Exercise objective:
Please write out exactly the lines that begin at the line containing "Is pixel 32 82" and run to the end of the records.

Provided records:

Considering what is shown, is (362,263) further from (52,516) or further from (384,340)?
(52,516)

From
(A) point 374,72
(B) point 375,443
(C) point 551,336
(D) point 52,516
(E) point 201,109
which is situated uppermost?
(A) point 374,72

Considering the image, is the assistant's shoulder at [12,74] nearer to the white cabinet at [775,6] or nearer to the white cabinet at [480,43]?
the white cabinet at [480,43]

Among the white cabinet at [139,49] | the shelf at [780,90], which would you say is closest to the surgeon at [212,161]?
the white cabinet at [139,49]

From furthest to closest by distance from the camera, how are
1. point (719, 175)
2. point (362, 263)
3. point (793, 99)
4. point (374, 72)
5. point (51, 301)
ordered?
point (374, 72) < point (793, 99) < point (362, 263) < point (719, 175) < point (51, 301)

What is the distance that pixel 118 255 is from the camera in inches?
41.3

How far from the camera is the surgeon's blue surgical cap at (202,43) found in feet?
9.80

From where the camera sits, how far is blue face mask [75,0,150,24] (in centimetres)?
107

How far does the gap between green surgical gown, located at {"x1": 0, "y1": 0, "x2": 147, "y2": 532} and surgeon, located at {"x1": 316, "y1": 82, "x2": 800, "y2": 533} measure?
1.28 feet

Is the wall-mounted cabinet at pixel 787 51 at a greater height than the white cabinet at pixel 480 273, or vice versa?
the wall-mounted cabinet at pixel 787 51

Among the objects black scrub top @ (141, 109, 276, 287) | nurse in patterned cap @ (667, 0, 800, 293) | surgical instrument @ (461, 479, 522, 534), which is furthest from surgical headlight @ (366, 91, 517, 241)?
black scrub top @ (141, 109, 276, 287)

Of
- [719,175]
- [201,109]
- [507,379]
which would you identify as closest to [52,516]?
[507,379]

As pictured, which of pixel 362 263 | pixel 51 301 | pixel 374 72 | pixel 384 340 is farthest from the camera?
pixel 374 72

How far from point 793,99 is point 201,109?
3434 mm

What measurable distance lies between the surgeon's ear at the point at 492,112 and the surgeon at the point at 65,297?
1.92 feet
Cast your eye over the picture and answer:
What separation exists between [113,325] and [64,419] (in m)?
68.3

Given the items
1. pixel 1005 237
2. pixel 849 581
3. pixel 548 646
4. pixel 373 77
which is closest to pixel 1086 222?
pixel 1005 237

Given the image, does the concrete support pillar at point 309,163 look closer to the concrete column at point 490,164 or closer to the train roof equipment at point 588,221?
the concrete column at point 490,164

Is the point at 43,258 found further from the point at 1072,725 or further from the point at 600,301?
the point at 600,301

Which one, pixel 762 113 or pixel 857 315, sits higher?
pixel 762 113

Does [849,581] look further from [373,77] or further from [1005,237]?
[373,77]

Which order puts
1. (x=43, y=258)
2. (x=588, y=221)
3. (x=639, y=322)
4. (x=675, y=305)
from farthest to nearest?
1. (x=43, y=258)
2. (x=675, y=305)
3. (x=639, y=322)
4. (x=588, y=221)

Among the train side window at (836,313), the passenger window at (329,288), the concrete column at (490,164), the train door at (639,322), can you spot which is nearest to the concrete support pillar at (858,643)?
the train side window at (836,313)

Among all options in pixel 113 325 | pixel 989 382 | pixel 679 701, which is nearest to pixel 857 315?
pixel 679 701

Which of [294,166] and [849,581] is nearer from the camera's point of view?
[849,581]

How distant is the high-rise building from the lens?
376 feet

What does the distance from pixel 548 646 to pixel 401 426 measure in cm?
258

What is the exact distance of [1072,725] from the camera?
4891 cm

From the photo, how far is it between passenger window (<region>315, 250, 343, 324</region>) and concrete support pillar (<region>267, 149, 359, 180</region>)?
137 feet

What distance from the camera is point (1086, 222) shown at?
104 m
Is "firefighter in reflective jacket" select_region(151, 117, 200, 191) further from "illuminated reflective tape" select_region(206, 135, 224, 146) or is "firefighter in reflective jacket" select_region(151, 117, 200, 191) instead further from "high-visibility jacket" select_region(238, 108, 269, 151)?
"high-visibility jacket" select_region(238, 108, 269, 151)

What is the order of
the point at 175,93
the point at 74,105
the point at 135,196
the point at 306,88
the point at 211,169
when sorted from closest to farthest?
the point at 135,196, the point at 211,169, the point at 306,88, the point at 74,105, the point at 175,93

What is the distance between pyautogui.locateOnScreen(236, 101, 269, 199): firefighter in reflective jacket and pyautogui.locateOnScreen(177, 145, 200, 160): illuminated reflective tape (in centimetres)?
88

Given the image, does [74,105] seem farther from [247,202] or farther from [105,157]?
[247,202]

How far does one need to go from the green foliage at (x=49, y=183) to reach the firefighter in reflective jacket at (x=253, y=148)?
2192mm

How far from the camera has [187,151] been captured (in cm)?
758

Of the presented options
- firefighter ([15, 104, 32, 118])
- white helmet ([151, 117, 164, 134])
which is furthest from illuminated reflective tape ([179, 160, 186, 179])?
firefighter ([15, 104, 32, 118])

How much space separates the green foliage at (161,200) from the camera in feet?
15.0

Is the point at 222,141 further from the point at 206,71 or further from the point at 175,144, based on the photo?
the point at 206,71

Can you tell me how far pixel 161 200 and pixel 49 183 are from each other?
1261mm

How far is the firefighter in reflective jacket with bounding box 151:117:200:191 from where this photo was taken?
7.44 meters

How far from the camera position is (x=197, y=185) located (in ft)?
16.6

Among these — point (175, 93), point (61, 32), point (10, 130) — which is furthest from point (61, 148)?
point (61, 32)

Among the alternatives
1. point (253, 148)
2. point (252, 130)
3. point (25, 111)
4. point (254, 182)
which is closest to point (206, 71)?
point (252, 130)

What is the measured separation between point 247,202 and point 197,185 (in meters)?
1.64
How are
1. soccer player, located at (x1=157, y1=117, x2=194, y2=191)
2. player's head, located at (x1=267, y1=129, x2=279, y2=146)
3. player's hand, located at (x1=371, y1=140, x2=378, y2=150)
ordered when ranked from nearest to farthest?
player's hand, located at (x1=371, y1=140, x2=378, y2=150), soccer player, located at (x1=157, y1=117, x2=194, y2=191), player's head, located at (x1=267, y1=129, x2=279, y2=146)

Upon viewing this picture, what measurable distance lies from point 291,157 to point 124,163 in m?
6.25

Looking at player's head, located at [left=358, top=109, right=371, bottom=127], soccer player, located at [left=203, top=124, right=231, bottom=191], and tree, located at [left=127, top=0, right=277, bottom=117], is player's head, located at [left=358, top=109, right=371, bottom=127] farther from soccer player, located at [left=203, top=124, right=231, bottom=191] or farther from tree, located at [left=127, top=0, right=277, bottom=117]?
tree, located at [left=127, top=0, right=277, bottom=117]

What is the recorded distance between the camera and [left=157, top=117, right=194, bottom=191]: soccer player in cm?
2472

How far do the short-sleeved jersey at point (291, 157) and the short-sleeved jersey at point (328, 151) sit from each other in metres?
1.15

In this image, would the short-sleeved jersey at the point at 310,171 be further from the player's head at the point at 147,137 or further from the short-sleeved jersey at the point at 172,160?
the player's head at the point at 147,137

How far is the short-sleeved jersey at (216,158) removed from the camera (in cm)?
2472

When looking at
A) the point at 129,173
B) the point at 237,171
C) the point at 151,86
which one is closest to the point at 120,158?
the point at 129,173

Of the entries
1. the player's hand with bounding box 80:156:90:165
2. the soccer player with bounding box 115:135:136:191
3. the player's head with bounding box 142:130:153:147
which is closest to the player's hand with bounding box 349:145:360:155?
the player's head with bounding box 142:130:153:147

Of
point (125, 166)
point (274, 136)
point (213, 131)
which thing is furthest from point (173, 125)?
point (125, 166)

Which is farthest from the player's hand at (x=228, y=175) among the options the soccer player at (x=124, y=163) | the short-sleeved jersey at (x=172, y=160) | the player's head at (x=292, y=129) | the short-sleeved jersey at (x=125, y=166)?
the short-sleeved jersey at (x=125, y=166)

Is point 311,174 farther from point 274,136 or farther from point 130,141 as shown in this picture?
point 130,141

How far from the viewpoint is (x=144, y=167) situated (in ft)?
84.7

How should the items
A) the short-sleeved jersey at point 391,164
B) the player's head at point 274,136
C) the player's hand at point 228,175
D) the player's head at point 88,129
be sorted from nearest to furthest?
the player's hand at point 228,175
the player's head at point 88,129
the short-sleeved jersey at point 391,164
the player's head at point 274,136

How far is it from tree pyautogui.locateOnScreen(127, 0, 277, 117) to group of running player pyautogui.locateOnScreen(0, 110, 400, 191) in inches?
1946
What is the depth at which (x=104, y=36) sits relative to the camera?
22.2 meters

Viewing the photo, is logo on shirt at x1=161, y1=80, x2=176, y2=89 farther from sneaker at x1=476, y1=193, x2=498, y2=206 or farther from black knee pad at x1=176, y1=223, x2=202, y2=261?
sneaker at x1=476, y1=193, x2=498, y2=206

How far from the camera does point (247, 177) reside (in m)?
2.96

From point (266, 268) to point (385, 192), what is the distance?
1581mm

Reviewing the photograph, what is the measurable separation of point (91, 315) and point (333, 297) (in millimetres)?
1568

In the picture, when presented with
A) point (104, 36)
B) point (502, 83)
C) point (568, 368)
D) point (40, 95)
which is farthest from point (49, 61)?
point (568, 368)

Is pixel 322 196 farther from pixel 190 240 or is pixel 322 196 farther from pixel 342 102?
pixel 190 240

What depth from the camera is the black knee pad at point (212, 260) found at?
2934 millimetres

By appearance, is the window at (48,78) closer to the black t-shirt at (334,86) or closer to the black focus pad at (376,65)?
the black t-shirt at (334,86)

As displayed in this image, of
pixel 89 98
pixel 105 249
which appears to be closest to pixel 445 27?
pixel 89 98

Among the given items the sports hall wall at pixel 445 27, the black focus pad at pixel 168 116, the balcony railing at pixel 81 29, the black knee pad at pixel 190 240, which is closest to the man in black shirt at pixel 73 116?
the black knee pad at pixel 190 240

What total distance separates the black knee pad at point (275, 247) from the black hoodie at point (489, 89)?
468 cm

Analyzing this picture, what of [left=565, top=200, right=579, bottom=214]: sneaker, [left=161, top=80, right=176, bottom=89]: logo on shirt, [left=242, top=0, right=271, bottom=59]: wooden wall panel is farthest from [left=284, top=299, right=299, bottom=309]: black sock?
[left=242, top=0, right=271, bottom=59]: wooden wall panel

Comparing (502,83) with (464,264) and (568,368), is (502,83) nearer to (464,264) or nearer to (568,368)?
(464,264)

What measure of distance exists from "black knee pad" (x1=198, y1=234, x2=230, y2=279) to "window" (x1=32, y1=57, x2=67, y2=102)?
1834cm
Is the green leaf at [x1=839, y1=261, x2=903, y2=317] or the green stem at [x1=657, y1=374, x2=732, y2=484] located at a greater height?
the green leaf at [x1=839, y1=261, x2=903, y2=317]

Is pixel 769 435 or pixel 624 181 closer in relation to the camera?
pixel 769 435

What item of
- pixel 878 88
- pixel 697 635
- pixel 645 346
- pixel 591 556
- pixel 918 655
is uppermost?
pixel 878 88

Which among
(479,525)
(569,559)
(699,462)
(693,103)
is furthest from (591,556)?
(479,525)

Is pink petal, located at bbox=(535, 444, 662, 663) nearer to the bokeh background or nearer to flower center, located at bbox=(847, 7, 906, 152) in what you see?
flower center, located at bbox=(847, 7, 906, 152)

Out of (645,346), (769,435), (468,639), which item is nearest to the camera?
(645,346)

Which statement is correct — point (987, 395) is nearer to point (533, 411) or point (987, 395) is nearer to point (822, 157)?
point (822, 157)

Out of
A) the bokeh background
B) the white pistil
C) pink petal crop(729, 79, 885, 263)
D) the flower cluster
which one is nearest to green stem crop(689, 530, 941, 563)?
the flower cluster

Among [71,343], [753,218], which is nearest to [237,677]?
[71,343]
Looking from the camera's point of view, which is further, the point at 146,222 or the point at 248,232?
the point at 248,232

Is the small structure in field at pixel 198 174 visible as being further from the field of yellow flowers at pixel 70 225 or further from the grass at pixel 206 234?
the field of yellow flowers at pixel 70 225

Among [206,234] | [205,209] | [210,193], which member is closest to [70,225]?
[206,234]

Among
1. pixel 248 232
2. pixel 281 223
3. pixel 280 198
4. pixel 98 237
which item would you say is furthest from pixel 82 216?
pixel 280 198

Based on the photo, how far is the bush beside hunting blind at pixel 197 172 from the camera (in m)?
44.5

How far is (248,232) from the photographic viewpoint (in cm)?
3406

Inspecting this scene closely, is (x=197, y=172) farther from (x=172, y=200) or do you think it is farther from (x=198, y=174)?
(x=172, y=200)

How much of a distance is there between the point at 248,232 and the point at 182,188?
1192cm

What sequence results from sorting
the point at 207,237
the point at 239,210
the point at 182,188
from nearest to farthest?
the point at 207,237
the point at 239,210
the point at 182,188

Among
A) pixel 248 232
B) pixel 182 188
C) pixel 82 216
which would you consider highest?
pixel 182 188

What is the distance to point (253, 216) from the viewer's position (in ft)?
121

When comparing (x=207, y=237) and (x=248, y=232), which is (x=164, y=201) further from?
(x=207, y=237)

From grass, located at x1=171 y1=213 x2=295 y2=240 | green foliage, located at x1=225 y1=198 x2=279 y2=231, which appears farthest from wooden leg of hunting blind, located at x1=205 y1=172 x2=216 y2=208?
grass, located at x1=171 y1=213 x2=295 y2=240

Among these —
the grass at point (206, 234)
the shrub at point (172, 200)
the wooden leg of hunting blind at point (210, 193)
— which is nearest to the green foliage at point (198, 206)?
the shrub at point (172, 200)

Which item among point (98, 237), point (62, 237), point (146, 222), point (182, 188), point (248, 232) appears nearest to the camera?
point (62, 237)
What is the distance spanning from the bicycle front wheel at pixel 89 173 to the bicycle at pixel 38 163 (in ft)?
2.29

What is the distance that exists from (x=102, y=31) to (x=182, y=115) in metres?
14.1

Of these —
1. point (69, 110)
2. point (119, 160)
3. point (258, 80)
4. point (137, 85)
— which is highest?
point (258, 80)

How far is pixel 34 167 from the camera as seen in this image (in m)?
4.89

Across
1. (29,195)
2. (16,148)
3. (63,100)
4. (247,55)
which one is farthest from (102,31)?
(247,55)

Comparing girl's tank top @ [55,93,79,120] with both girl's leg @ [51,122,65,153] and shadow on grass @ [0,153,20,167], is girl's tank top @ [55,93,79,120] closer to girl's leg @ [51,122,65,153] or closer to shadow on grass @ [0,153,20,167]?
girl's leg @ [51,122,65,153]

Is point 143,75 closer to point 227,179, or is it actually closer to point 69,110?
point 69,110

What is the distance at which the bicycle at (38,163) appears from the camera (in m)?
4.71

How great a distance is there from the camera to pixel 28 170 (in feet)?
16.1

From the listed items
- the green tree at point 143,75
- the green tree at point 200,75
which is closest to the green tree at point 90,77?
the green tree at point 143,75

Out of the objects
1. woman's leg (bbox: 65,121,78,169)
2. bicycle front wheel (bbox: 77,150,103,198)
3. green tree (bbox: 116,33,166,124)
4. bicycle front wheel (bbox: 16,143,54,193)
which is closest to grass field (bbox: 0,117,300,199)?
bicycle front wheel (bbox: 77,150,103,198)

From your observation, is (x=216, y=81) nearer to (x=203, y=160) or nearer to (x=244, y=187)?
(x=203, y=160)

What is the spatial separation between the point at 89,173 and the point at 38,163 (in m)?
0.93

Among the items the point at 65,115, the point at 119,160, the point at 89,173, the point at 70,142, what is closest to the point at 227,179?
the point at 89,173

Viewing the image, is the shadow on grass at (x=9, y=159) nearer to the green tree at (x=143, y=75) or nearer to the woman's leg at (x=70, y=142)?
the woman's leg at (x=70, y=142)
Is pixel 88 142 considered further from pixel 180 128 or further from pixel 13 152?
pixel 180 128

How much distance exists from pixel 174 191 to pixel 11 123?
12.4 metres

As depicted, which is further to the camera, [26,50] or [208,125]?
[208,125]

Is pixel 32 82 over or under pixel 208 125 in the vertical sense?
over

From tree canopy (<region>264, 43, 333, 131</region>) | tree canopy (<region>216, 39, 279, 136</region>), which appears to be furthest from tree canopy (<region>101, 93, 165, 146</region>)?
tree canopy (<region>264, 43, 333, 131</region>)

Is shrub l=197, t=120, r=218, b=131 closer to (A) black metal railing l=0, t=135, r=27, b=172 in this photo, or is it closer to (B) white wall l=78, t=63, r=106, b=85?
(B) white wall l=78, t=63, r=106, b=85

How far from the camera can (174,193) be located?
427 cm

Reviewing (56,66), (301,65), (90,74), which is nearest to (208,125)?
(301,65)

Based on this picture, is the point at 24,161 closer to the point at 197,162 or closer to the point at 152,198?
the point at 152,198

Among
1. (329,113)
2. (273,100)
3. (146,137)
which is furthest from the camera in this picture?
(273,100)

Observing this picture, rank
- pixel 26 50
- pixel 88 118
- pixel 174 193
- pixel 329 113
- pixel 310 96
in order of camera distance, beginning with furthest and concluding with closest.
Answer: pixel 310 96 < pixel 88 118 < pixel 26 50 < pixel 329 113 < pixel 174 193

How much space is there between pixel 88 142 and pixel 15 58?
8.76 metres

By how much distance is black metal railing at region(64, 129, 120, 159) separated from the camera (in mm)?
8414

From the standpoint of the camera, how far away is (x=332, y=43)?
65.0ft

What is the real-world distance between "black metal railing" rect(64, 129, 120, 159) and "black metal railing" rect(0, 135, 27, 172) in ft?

Right answer:
Is pixel 32 82 over or under pixel 208 125 in the vertical sense?
over

From tree canopy (<region>264, 43, 333, 131</region>) | tree canopy (<region>216, 39, 279, 136</region>), which appears to be furthest from tree canopy (<region>101, 93, 165, 146</region>)?
tree canopy (<region>264, 43, 333, 131</region>)

Is shrub l=197, t=120, r=218, b=131 closer to (A) black metal railing l=0, t=135, r=27, b=172 in this photo, or is it closer to (B) white wall l=78, t=63, r=106, b=85?
(B) white wall l=78, t=63, r=106, b=85

How far from the camera can (174,193) be located?
427 cm

Reviewing (56,66), (301,65), (90,74), which is nearest to (208,125)?
(301,65)

Based on this picture, is the point at 24,161 closer to the point at 197,162 or closer to the point at 152,198?
the point at 152,198

Among
1. (329,113)
2. (273,100)
3. (146,137)
which is furthest from the camera in this picture?
(273,100)

Observing this picture, rank
- pixel 26 50
- pixel 88 118
- pixel 174 193
- pixel 329 113
- pixel 310 96
in order of camera distance, beginning with furthest and concluding with closest.
Answer: pixel 310 96 < pixel 88 118 < pixel 26 50 < pixel 329 113 < pixel 174 193

How much space is there between pixel 88 142 and pixel 15 58?
8.76 metres

By how much distance is black metal railing at region(64, 129, 120, 159) separated from the camera (in mm)?
8414

From the standpoint of the camera, how far away is (x=332, y=43)?
65.0ft

What is the real-world distance between "black metal railing" rect(64, 129, 120, 159) and "black metal railing" rect(0, 135, 27, 172) in ft?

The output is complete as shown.